Jeder Urlauber kennt dieses Gefühl von Wut und Hilflosigkeit. Ganz kurz kommt es hoch, auf fast jeder Reise in ferne Länder - immer dann, wenn in der Wechselstube der Blick auf die Tafel mit den Umtauschkursen fällt. "Wir kaufen für weniger und verkaufen für mehr", sagt die Tafel. "Die Differenz behalten wir als Gewinn." Und der Urlauber ärgert sich.

Auch beim Handel mit Wertpapieren arbeiten Händler mit An- und Verkaufskursen. Anleger, die das nicht bedenken, können beim Aktienkauf böse Überraschungen erleben. Börsenmakler kaufen Aktien zum Geldkurs und verkaufen sie zum höheren Briefkurs. Die Differenz zwischen Geld- und Briefkurs, der so genannte Spread, ist neben der Handelsprovision der Gewinn der Makler.

Grundsätzlich gilt für den Spread: Je größer die gehandelte Stückzahl der Aktie an einem Markt, je liquider das Papier also ist, desto kleiner ist der Spread. Denn wenn viele Papiere gehandelt werden, weiß der Makler, dass er große Mengen eines gekauften Papiers schnell und problemlos wieder verkaufen kann. Für ein exotisches Papier jedoch, von dem er nicht weiß, wie bald er es wieder verkaufen kann und von dem er vielleicht nur wenige Titel handeln kann, wird er den Spread entsprechend höher ansetzen.

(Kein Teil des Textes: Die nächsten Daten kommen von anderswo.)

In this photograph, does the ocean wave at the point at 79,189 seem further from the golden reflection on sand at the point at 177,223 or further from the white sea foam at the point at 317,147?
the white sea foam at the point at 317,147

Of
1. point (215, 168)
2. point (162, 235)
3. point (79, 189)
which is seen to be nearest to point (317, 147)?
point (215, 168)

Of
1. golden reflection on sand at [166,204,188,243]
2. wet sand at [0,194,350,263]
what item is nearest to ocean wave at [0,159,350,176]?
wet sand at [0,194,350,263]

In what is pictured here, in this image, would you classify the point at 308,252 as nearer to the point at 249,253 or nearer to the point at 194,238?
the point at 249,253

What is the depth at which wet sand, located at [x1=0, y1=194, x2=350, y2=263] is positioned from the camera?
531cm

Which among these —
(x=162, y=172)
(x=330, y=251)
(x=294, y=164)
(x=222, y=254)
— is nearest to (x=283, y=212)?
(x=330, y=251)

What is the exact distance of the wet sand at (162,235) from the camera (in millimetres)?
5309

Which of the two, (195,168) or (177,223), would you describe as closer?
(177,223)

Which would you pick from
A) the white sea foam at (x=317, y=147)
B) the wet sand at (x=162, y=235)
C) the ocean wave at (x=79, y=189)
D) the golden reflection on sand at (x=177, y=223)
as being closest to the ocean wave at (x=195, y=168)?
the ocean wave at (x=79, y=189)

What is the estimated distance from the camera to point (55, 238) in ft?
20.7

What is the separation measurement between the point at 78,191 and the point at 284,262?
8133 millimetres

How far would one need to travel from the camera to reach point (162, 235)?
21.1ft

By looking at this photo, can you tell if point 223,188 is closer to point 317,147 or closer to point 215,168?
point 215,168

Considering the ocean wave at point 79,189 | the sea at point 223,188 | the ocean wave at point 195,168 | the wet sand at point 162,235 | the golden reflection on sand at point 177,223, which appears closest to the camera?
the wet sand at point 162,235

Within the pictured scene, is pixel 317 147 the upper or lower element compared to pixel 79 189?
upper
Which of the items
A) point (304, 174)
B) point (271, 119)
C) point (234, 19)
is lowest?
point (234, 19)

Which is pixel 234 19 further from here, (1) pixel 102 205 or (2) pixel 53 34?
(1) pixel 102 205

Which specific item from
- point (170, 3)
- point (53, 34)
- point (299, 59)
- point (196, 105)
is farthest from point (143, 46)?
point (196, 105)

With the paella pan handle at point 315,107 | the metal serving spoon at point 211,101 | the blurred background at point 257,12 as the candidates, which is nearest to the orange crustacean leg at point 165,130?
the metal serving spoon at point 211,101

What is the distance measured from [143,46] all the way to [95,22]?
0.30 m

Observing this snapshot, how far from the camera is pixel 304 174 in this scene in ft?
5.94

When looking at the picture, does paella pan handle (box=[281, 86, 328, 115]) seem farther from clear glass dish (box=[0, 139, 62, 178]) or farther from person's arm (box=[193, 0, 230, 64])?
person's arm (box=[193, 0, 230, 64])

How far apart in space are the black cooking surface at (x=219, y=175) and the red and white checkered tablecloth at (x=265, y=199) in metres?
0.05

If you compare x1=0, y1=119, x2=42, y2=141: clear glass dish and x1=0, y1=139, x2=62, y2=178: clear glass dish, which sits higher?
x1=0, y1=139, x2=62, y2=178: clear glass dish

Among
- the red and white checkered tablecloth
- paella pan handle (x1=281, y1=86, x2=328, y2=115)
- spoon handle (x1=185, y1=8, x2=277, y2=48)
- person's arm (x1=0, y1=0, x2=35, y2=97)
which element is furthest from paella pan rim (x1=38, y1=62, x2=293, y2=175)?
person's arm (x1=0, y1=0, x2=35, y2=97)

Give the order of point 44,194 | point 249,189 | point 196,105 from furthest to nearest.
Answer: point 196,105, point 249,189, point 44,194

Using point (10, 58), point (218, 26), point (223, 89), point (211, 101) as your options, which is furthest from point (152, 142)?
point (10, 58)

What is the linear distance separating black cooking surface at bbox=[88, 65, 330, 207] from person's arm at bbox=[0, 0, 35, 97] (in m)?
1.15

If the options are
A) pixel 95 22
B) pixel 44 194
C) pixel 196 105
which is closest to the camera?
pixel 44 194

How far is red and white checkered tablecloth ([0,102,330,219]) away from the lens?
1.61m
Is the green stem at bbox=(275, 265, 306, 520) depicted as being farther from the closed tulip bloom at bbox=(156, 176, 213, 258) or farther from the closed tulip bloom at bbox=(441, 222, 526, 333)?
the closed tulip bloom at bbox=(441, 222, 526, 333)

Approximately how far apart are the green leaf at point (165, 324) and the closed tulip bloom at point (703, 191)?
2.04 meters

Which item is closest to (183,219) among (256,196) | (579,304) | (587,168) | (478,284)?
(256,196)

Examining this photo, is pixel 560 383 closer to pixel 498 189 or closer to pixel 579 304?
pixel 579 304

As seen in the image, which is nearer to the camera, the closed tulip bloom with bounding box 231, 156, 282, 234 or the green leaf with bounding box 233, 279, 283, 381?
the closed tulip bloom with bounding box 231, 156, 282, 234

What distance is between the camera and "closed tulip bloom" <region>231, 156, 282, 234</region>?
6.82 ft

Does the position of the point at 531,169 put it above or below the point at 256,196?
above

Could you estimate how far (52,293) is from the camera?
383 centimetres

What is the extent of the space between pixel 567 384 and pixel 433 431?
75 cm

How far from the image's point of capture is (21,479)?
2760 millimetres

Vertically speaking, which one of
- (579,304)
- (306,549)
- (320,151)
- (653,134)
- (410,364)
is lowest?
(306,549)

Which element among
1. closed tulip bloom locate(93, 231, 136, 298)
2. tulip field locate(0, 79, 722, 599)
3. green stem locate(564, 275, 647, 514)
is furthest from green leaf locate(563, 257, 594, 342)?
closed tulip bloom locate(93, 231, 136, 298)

Der Anleger trifft an der Börse deshalb auf diese Geld- und Briefkurse. Bei viel gehandelten Standardtiteln aus dem Deutschen Aktienindex Dax liegen beide Kurse nahe beieinander - die Aktien werden in entsprechend großen Stückzahlen gehandelt, und es treffen sich für einen Titel relativ viele Käufer und Verkäufer, sodass sich die Preise relativ schnell auf einem ähnlichen Niveau einpendeln.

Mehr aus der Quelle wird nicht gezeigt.